#CriticaNera - Un vano tentativo di fuga: "In Sicilia, un'estate" di Massimo Polimeni

In Sicilia, un'estate
di Massimo Polimeni
Nulla die, 2015

pp. 235
 20 cartaceo



Che dalla propria terra natale non si può fuggire è una verità biologica e psicologica universalmente condivisa. Se poi questa terra è un'isola e quest'isola si chiama Sicilia - nome che non può non evocare la ricchezza e la complessità di un corredo mitografico e letterario scandito nel corso dei secoli - la fuga allora sarà sempre un tentativo destinato all'insuccesso. Lo sa bene Enrico Anastasio, protagonista di questo nóstos con venature noir che è l'opera prima di Massimo Polimeni, In Sicilia, un'estate. Romanzo godibile e atipico nel suo intreccio che fonde due generi letterari all'apparenza distanti: il romanzo di introspezione esistenzialista e, appunto, la crime story o per meglio dire, dato il contesto geografico, il 'giallo mafioso'.

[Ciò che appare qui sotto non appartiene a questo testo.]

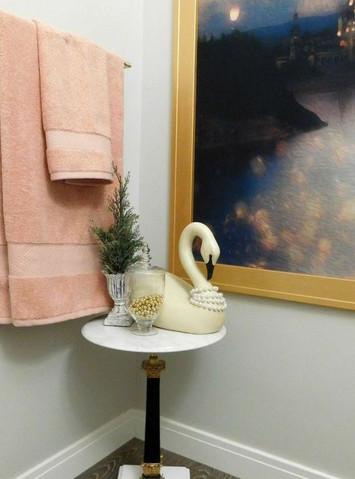 Из занавески для душа мужчина сделал отличное украшение для ванной комнаты...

Tutto inizia, dunque, con un ritorno, topos letterario che, da Omero a Bufalino passando per Verga e Vittorini, chiama in causa le radici della 'sicilitudine' di sciasciana memoria. La crisi di Enrico Anastasio, declinata in ogni singolo aspetto che forma complessivamente la vita di un individuo (professionale, matrimoniale, familiare), è infatti una misteriosa e irresistibile nostalgia delle proprie origini, il cui cordone ombelicale è stato reciso anni addietro dal protagonista per inseguire le proprie ambizioni professionali. 
Adesso, abbandonate temporaneamente le nebbie milanesi, una solida e invidiabile posizione di manager di successo nonché una famiglia che piano piano sta franando davanti ai suoi occhi impotenti, Enrico è deciso a fare i conti con il proprio passato, con l'archetipo di quella prima fuga che ha segnato le sue azioni. Ad aiutarlo in questa impresa titanica troverà un maieutico professore di filosofia in pensione, la bellezza di un paesaggio ionico che conserva l'atemporalità del mito, vecchi amici di infanzia e una proustiana granita di gelsi assaporata quotidianamente nel bar della piazza locale. 

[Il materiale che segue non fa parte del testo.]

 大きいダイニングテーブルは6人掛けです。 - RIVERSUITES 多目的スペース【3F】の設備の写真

Gli interrogativi che si affastellano nei pensieri di Enrico sono di quelli che tagliano le gambe e le certezze sulle quali si è costruita un'esistenza, o almeno si è creduto di poterlo fare: 
Enrico era andato via dalla Sicilia anche per sfuggire a quell'ambiente di cui non condivideva molti aspetti, per conoscere il mondo, per crescere, per mettersi alla prova. Era stata una scelta intelligente. Adesso, una volta raggiunto il traguardo voleva rimettere tutto in discussione? A fronte di che? Cosa gli stava succedendo, cosa andava cercando? (p. 43)

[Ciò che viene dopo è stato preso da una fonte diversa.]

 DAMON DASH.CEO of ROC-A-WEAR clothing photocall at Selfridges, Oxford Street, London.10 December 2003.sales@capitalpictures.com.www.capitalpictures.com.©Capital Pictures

A questa fuga fanno da contraltare le vicende di Laura, moglie di Enrico, anch'essa protagonista di un suo personale ritorno (o 'discesa') nell'isola per tentare, come in una rielaborazione del mito di Demetra e Persefone, di ricondurre il marito alla luce della ragione; e quella di Gigi, fratello minore di Enrico, avvocato di chiara fama nell'ambiente delle cosche mafiose. Soprattutto è il riannodarsi di questo rapporto fraterno che permette alla trama di virare a un certo punto verso le tonalità del poliziesco che avrà uno sviluppo e un epilogo propriamente 'siculi' di cui, per il dovuto rispetto alla suspense dell'intreccio, non anticiperemo nulla. 
Quello che emerge con forza dal romanzo di Polimeni, oltre al tributo che viene reso al richiamo magnetico dell'Isola natale ("Quale dannazione esercitava quell'isola su tutti quelli che vi erano nati o vi avevano passato parte della loro esistenza?"; p. 113), è un invito a riscoprire le ragioni di un'umanità con un ritmo e un respiro di vita diametralmente opposto al modello imperante in cui prevalgono logiche economiche che a lungo andare soffocano le nostre istanze più vere.